Using Hazel, I found a way to process all those photos, setting the file creation date to that matched by the date found in the filename.

This required some research, and turned out to be a little tricky. For the benefit of anyone wanting to do the same, here’s the relevant AppleScript. (Note that it’s an AppleScript intended to be run in a Hazel rule, since Hazel passes the current file to AppleScript in the “theFile” variable.)

(Feel free to  download this AppleScript.)

Note that all those character length checks like “mn \< 10” are important, in order to turn minutes like this, “8”, into text like this, “08”, i.e. padding single digits with a leading zero. I have no idea why determining that an integer is a single digit is done by comparing it to “10” (but then again, me and AppleSript have never managed to become friends.) Go figure.

Conclusions & Observations

Although I’ve only had this setup and workflow for just a few weeks, I’m already quite happy with it. Just seeing how much the family is enjoying our photos justifies (in my mind) the change. And keeping my photos in a master repository in the file system is future-safe in the sense that should Everpix go away, I could quickly transition to something else.

I hope you’ve enjoyed this overview, and feel free to write if you have any questions.

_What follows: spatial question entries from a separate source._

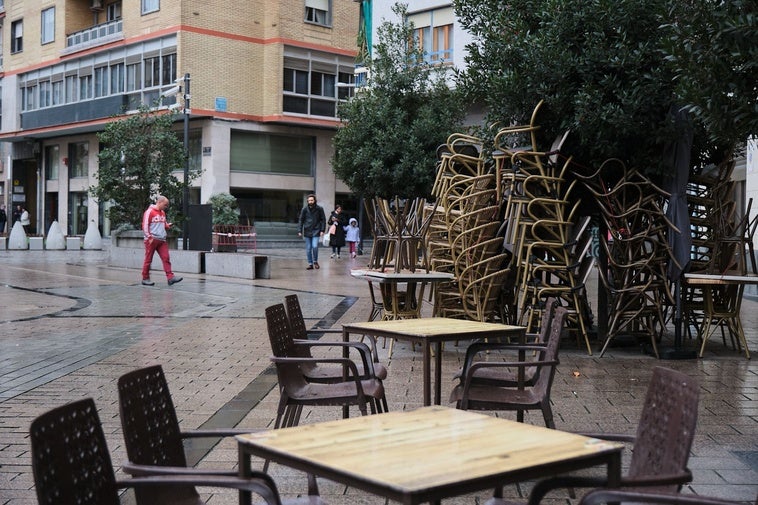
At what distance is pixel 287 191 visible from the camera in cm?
4031

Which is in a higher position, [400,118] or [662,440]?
[400,118]

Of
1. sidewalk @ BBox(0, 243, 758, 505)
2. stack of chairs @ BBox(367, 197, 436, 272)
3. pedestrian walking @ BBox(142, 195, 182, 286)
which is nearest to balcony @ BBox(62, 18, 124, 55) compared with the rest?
pedestrian walking @ BBox(142, 195, 182, 286)

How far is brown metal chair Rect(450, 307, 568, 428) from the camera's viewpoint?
198 inches

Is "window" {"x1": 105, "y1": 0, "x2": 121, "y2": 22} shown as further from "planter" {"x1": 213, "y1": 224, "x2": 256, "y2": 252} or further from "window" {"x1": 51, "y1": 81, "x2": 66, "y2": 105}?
"planter" {"x1": 213, "y1": 224, "x2": 256, "y2": 252}

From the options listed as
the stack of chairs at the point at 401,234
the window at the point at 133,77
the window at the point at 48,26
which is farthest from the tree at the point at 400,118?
the window at the point at 48,26

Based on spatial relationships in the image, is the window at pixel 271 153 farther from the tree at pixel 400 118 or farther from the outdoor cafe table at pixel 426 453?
the outdoor cafe table at pixel 426 453

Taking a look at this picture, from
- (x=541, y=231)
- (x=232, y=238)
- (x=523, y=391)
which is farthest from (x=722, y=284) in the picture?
(x=232, y=238)

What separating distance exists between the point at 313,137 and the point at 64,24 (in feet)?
43.2

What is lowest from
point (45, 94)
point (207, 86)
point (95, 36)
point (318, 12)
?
point (207, 86)

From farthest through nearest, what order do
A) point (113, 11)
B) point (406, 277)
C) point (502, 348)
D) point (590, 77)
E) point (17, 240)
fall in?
point (113, 11)
point (17, 240)
point (590, 77)
point (406, 277)
point (502, 348)

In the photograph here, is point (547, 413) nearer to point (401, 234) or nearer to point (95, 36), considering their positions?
point (401, 234)

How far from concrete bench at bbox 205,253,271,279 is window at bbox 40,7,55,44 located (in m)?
27.2

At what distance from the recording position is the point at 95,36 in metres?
41.2

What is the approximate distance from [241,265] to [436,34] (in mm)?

I’ll conclude this article with a list of miscellaneous observations and notes still on my mind:

  • Dropbox as source. Given that most services like Everpix are built on Amazon AWS, it seems odd that they don't allow you to specify a Dropbox folder as a source (the way Vimeo does), as that would allow much faster import of our tens of thousands of images.
  • Photo editing. In Aperture, I always performed two enhancements to my best photos: I would crop them (in the original aspect ratio) and apply Aperture's "auto-enhance" filter. It doesn't seem that Everpix provides any such facilities, and I'm unsure what would happen if I edited a source image that had already been uploaded.
  • Photo editing. As Michael Tsai pointed out, one thing I lose from Aperture is preservation of my original images after editing. I'm hoping that'll provide to be an acceptable trade-off, since for as long as I've used Aperture, I've never needed to return to a photo original.
  • Geotagging. Let's say I'm on vacation, and taking some photos with my point-and-shoot, and some with my iPhone. Feature request—Everpix could observe that some of my photos are missing geolocation, but have timestamps within a timespan of photos that do (and which are reasonably close in proximity.) Noticing that, it could help me to geotag those photos. Even if the geotags would not be precise, on a per-photo basis, I could plant them within the same general area as my others, so that they'd be present in geo-based navigation of my photos. (Note that I have found a Mac OS X app that can geotag photos based on the geotags of other referenced photos, by timestamp. That app is HoudahGeo.)
  • Photo reorganization. Everpix have confirmed to me that I'm free to re-organize photos in the source folder; they won't get re-uploaded to Everpix. The only thing that would ever get re-uploaded is meta data (if that changed in the source).
  • Auto-delection option. Feature request—If Everpix offered an option to delete photos no longer present in a source folder (perhaps set at the source level) I could then keep my inbox in Everpix, knowing that photos I later delete or edit will get deleted from Everpix.
  • Favorites. As far as I can tell, Everpix does not support any notion of photo favorites.
  • Need for albums. Say I take 100 photos of a vacataion. I usually like to crop and enhance the best 25, and upload them to a dedicated set in Flickr, to share publicly. As far as I can tell, Everpix doesn't offer the ability to manually organize sets of photos into albums. That seems to be part of their philosophy, that algorithmic presentation of photos is better than manual organization. That's fine, but if they're not going to provide albums, it'd be wonderful if I they would provide the ability to send a set of photos to services that do (like Flickr).
  • Photo sharing. I'd like to give my extended family (e.g. grandparents, in-laws, etc.) access to my photos, especially via their iPads. Question for Everpix—Is there any way to do that apart from giving them my account login details?